§ Written tasks
(A) Decide whether each statement agrees with the Dish Network article below, answering yes or no and quoting the exact words of the article that settle it: (i) Dish's Arbitration Agreement gave employees a way to opt out. (ii) Denney was told not to talk about his suspension with his coworkers. (iii) The NLRB found the Arbitration Agreement's confidentiality requirement lawful.
(B) From the Dish Network article below, list every thing that the NLRB found violated Section 8(a)(1) of the NLRA.

>> Begin Document excerpt

Arbitration Process Issues

NLRB ORDERS DISH NETWORK TO RESCIND OR REVISE ITS ARBITRATION AGREEMENT WITH EMPLOYEES

June 7, 2017 by Michael Wolgin

Recently, the National Labor Relations Board (NLRB) ordered Dish Network, LLC to rescind or revise its arbitration agreement, finding that provisions in the agreement violated the National Labor Relations Act (NLRA).

Beginning in October 2013, Dish required all applicants for employment to sign an arbitration agreement, which required that any claim, controversy or dispute arising out of the employee’s application for employment, employment, or termination of employment shall be resolved by arbitration (the “Arbitration Agreement”). The Arbitration Agreement also required that the arbitration shall be kept confidential. There was no procedure in the Arbitration Agreement for the employee to opt out. In this particular case, the charging party, employee Brett Denney, signed the Arbitration Agreement. He was later suspended for an alleged violation of a workplace policy. Denney was directed to not discuss his suspension with his coworkers. Denney then filed a complaint with the NLRB, alleging a violation by Dish of Section 8(a)(1) of the NLRA by prohibiting him from discussing the suspension with coworkers and for maintaining and enforcing the Arbitration Agreement.

In addressing the Arbitration Agreement, the NLRB noted that an employer violates Section 8(a)(1) of the NLRA if it maintains an arbitration policy that employees would reasonably believe interferes with their ability to file a charge with the NLRB or access the NLRB’s processes. The NLRB found that Dish’s Arbitration Agreement violated Section 8(a)(1) because the employees would reasonably construe it from prohibiting them from filing NLRB charges or accessing the NLRB’s processes. The NLRB noted that the Arbitration Agreement was very broad in that it applied to “any claim, controversy, and/or dispute between them, arising out of and/or in any way related” to the employee’s application, employment or termination. Further, the NLRB found that the confidentiality requirement of the Arbitration Agreement independently violated Section 8(a)(1) because a workplace rule that prohibits discussion of terms and conditions of employment is unlawfully broad. As to Dish’s instruction to Denney to not discuss the suspension with his coworkers, the NLRB also found that the instruction violated Section 8(a)(1) of the NLRA.

>> End Document excerpt
>> Begin Rows

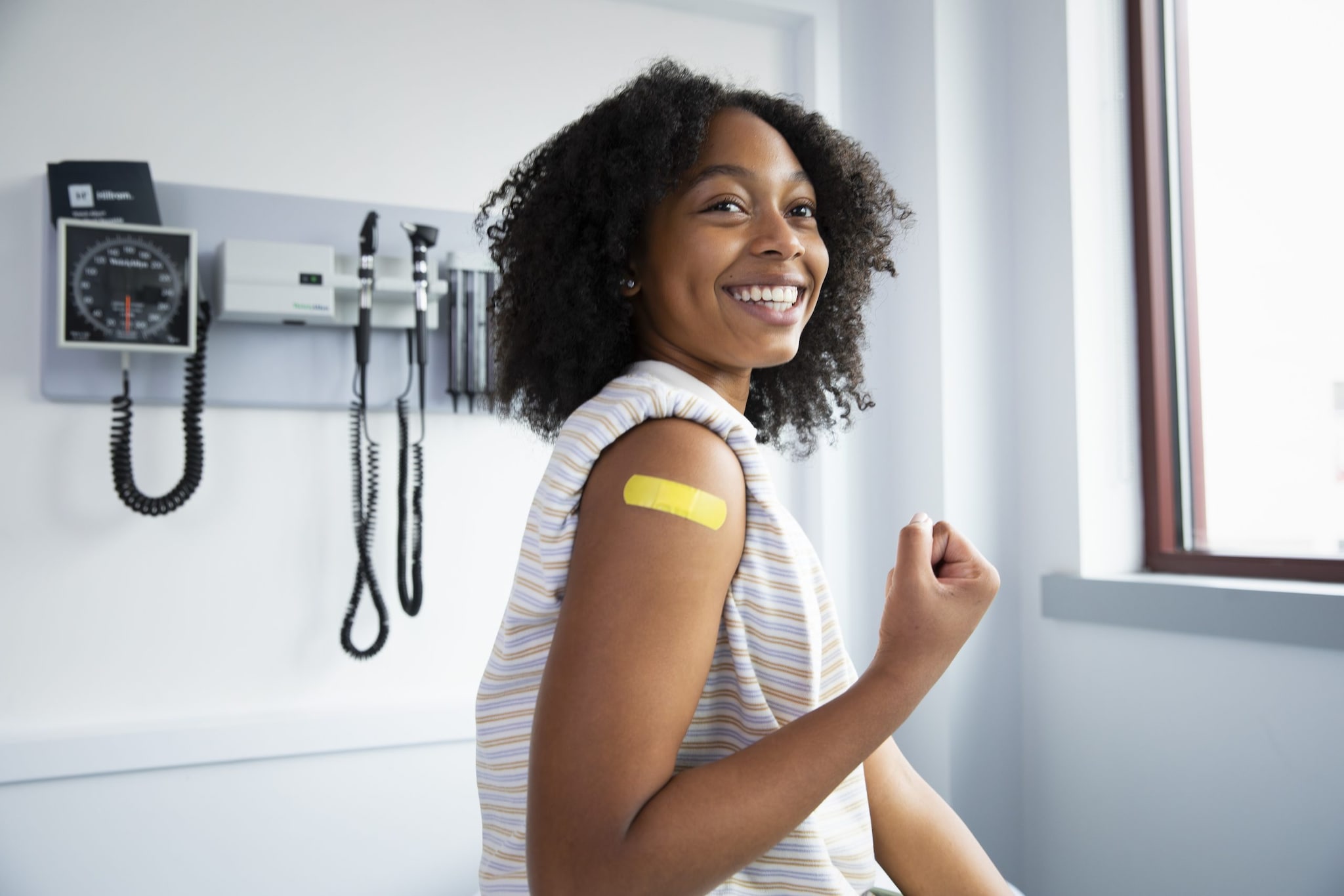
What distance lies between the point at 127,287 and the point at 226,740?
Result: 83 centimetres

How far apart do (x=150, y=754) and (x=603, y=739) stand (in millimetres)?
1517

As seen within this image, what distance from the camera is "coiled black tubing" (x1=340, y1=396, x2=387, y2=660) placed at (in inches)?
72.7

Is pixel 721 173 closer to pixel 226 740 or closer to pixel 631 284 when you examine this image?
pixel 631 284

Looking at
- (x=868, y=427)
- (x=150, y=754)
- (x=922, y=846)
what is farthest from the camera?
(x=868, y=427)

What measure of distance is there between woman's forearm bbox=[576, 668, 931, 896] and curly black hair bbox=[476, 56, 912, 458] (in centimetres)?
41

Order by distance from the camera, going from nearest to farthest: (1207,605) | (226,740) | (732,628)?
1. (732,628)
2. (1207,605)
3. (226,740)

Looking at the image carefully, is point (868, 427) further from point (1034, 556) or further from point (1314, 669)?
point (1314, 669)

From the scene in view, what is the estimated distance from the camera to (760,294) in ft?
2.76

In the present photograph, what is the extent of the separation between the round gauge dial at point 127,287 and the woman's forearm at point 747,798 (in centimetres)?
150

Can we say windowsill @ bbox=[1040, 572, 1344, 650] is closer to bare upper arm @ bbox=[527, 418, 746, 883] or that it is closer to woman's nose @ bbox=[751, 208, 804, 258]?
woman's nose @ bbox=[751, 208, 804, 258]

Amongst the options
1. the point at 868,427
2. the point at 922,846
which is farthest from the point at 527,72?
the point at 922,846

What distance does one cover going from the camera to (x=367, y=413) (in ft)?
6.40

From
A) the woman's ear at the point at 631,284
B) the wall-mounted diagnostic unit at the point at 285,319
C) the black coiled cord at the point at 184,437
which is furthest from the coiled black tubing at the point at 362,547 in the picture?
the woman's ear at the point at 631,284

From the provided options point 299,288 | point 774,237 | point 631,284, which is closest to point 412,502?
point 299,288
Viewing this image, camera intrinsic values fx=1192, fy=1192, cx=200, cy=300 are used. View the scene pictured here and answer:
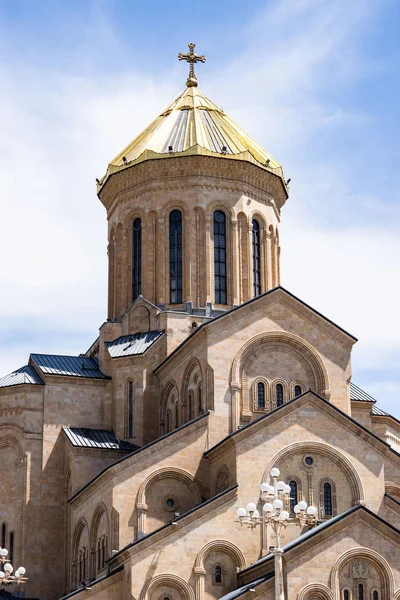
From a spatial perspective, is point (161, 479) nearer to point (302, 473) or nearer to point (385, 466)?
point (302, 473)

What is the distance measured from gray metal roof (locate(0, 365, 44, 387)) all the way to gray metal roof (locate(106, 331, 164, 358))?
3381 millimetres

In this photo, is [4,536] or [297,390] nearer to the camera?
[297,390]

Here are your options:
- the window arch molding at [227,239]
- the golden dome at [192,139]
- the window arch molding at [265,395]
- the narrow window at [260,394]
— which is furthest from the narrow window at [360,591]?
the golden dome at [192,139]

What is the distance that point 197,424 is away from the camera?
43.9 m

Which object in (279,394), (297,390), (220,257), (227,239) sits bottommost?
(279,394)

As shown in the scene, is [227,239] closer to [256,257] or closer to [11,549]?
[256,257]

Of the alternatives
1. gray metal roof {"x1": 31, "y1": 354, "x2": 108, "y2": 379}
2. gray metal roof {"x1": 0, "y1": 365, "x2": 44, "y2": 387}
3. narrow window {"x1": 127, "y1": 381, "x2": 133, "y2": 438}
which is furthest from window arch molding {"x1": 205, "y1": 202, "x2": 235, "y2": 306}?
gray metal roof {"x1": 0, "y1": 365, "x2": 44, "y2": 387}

>> End Rows

§ Responses for each task
(A)
(i) No: "There was no procedure in the Arbitration Agreement for the employee to opt out."
(ii) Yes: "Denney was directed to not discuss his suspension with his coworkers."
(iii) No: "the confidentiality requirement of the Arbitration Agreement independently violated Section 8(a)(1)"

(B)
- Dish's Arbitration Agreement
- The confidentiality requirement of the Arbitration Agreement
- Dish's instruction to Denney to not discuss the suspension with his coworkers